_DIRECTIONS_: Can you copy the data from the line that has "Given their arrangement, is" through the end, swapping "camera" for "observer" and leaving everything else unchanged?

☆ ☆ ☆ ☆ ☆ ☆ ☆

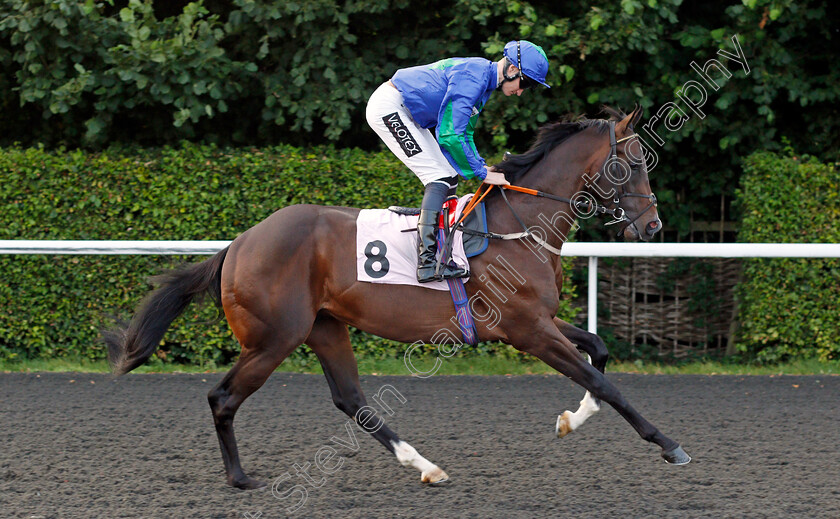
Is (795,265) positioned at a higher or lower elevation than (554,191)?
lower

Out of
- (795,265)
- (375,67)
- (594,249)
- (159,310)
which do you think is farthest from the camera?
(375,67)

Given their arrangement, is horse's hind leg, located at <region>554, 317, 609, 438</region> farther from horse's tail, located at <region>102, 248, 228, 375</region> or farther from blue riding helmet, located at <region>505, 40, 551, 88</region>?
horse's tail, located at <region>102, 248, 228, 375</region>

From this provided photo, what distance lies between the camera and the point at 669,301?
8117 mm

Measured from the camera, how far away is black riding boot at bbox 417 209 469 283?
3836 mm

☆ ☆ ☆ ☆ ☆ ☆ ☆

_EXERCISE RESULT_:
Given their arrangement, is horse's hind leg, located at <region>554, 317, 609, 438</region> farther from horse's tail, located at <region>102, 248, 228, 375</region> or farther from blue riding helmet, located at <region>505, 40, 551, 88</region>?
horse's tail, located at <region>102, 248, 228, 375</region>

From this provided photo, what distance lies between the observer and the point at 669,301?
8117 mm

Measured from the observer, how far away is black riding boot at bbox 417 209 469 283?
3836 mm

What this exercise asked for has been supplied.